Quite rightly, NPR did have some good reporting about how (good) writing teachers do in fact know how to spot the difference between "disturbing situations" in a work and "disturbed" authors. This is true. It's fairly easy because students are not usually very good actors, and usually slack off or react honestly to an instructor.
I remember my students' faces in 1991 the morning after we went to war in real time, prime time.... One of them withdrew and enlisted because he wanted to serve. (No, the story doesn't end with drama and his corpse returning in a body bag. He probably is somewhere having a beer right now, enjoying his kids, or maybe he's in Iraq as a seasoned veteran.)

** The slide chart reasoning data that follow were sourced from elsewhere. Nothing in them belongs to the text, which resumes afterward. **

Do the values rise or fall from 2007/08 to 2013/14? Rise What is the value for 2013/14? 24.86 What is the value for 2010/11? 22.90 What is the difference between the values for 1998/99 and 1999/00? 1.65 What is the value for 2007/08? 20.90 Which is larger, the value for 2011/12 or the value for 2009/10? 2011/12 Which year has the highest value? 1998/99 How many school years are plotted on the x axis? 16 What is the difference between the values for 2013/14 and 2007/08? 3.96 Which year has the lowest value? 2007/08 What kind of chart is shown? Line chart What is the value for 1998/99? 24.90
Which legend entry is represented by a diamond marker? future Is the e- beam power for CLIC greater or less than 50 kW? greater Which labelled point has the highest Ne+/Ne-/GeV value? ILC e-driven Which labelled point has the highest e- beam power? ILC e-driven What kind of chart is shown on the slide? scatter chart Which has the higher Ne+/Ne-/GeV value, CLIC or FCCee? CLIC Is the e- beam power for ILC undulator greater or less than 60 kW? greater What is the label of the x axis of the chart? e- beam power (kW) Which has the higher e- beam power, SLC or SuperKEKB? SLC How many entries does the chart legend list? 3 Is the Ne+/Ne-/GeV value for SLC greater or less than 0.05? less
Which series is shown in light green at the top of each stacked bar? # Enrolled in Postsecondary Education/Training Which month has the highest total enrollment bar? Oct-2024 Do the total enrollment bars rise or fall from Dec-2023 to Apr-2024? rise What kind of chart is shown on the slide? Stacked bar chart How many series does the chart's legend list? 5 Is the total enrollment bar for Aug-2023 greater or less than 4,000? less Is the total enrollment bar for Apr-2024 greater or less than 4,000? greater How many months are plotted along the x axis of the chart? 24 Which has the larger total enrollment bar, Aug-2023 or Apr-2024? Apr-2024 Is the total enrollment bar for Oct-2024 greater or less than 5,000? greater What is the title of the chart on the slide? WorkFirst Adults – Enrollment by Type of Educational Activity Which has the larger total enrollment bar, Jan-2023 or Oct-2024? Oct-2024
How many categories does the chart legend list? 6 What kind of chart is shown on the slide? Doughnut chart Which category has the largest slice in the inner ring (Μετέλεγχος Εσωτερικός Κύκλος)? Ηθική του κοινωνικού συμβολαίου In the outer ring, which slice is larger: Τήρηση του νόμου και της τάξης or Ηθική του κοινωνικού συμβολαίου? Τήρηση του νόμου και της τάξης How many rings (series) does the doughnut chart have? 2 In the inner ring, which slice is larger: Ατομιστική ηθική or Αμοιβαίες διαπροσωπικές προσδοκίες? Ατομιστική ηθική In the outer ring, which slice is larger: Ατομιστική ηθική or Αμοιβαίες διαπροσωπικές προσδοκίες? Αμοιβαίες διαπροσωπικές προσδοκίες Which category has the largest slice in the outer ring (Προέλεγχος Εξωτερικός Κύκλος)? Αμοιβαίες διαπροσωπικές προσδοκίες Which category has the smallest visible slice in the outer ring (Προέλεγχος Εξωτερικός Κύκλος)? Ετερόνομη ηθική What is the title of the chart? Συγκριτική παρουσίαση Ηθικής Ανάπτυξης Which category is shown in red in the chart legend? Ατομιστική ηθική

Then, at least there was a buffer, some recourse. We discussed it. You could protest the war, you could enlist, you could start a letter-writing group to support the troops, but it was organized, it was over there and you could still go to English class and hand in your 5 page paper. There was order somewhere in the world, where syllabuses and assignments mattered.
I remember their faces and relief when I cancelled classes on Sept. 12 (and 14), 2001, and then held special sessions on the 17, 19, and 21st, rearranging the schedule and encouraging them to get counseling if they needed it. The bravado, the slack jaws, the gum-popping slouching were gone. They were worried children. Frightened children. Two students withdrew. We continued with our work, but under the new normal, the new uncertainty.
But years later, a student came to me and said that none of his other teachers seemed to care or acknowledge what happened. He was able to heal and get on with it, and graduate.
The VTU boys and girls I saw on TV last night, talking about the massacre, the blood, the dead professors - they were not frightened children. They were strangely, peach-fuzzy, t-shirtedly mature, resigned to this new reality.
Later, I almost smiled indulgently when I channel-surfed past the E! channel's "Spring Break" show, depicting the flashing, drinking and hooking-up. Ah, youth! Well, at least those kids weren't armed and dangerous, or headed for war.
But a fellow student opened fire in the dorm, in a classroom. What is next? What in Goddess' name is next? Can we really ignore the fact that our children are not safe. Can we afford not to? It's not the guns, it's not the security, it's the ticking time-bombs inside our children, our neighbor's children. How many of our children are sick inside, how many of them will let the blackness take over, and how many of our children will be killed in a classroom, by a shooter or by their own hand?
And now? how in the hell do I protect my 11 yr old son from becoming a victim? or a perpetrator? There really are no answers here. There just aren't. Not now, anyway.





1 Comments:
You've said very eloquently what I could not put into words. Thank you.